Was die Google-Untersuchung versuchte, unter Effizienzgesichtspunkten besserer Teamarbeit gegenüber hierarchischen Organisationen mit klarer Entscheidungsdelegation herauszufinden: „As long as everyone got a chance to talk, the team did well. But if only one person or a small group spoke all the time, the collective intelligence declined” Dabei geht es nicht um Recht, sondern mit Respekt ist ein Grundrecht gemeint. Es ist das Grundrecht sozialer Interaktion, der Kern von Intersubjektivität, das grundsätzliche Recht zu existieren. Darauf hat Simone de Beauvoir mit Nachdruck hingewiesen im Satz: „Man kommt nicht als Frau zur Welt, man wird es“ , dass jede biologische oder physiologische Evidenz Proton Pseudos, ein grundlegender Irrtum ist.
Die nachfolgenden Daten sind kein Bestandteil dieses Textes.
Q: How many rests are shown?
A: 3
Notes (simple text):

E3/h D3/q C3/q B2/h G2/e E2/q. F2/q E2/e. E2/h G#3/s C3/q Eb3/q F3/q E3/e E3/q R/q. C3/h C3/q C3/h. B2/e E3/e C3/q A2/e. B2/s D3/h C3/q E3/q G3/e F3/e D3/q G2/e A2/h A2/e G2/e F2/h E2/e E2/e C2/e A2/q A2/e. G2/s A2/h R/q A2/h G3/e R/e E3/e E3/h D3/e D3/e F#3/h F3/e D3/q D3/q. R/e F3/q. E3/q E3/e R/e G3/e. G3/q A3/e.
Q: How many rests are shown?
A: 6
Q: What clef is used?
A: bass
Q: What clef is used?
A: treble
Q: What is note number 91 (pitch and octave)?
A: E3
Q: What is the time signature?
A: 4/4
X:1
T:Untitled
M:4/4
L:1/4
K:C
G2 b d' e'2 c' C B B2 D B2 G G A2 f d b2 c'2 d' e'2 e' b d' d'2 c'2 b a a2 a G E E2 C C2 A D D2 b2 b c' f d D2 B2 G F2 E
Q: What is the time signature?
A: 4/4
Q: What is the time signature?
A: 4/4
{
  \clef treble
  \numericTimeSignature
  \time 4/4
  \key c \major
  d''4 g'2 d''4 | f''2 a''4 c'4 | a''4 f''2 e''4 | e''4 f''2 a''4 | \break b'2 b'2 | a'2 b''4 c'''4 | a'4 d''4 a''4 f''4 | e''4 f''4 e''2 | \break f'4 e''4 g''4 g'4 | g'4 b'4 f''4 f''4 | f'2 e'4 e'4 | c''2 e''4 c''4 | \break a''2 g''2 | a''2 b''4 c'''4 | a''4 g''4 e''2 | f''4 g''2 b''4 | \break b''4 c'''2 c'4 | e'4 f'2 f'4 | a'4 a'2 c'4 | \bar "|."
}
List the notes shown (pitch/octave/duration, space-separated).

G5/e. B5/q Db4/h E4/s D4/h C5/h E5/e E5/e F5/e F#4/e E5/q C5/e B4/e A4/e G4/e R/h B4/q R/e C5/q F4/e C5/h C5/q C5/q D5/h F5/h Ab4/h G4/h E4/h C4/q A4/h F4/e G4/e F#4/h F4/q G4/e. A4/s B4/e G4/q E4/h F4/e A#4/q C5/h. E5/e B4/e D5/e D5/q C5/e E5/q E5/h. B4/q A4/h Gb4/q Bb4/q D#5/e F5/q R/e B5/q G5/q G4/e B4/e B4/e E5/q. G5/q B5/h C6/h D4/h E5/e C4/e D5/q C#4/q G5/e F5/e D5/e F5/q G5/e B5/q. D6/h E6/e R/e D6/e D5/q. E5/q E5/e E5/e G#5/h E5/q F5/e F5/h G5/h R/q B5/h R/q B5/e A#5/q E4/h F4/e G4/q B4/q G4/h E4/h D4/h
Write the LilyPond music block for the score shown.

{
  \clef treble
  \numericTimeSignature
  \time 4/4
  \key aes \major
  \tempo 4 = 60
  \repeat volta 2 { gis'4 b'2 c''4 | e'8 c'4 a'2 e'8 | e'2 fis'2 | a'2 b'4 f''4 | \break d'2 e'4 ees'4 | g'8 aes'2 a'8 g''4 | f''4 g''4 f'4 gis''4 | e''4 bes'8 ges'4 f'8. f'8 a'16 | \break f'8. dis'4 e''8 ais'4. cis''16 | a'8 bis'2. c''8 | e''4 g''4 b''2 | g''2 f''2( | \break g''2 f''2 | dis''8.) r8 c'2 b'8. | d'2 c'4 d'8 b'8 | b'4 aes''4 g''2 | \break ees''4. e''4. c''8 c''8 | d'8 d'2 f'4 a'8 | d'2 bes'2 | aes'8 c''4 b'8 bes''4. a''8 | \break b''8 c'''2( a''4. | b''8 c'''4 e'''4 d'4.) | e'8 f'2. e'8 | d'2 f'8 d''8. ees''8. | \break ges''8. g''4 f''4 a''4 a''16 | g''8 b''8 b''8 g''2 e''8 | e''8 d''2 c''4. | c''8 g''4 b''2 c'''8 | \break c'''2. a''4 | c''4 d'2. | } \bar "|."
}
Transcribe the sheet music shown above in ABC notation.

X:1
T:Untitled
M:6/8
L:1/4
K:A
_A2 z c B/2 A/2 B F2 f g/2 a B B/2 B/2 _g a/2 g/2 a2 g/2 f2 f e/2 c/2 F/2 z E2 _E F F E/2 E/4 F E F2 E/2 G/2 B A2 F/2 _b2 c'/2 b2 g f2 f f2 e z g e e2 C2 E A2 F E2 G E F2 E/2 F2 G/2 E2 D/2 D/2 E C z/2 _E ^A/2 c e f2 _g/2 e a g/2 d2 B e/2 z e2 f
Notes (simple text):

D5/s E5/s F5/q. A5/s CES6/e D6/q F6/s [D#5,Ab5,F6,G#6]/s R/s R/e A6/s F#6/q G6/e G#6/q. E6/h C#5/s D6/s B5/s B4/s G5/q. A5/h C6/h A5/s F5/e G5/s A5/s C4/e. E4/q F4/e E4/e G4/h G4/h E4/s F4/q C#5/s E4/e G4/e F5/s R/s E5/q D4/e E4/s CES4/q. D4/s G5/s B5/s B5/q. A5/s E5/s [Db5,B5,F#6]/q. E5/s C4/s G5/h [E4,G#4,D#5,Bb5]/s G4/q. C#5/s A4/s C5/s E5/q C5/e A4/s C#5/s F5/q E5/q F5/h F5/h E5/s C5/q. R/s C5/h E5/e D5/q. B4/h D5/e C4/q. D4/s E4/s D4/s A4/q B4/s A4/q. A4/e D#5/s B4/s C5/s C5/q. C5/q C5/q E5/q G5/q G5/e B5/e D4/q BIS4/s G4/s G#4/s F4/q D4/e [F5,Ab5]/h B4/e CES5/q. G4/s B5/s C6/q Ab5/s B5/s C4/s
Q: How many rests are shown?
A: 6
Und dieser Irrtum geht soweit, wie Lacan in seinem vielfach strittig diskutierten Satz über die Frau: „la femme n’existe pas“ festgehalten hat, dass gerade dann, wenn es unendliche viele Aussagen über die Frau gibt – und zu keinem Thema gibt es mehr – und diese Aussagen relationale sind, Aussagen aus dem Blickwinkel des Mannes formuliert, der Abstand so groß sein kann, dass das worüber gesprochen wird, nur in relativen Aussagen und in einer männlichen Deutung existiert. Die Frau existiert nicht, meint also, sie hat keine eigene Sprache, insofern auch sie selbst noch ungewollt die Sprache des männlichen Blickwinkels spricht; das hat viel Widerstand hervorgerufen und so schon einmal den Abstand verkleinert und das geschlossene Gefäß der Sprache über die Frau ein wenig geöffnet; zumindest war der Spalt so groß, dass man hineinschielen konnte in die blumige Welt der Codierung der Frau bzw. der Weiblichkeit.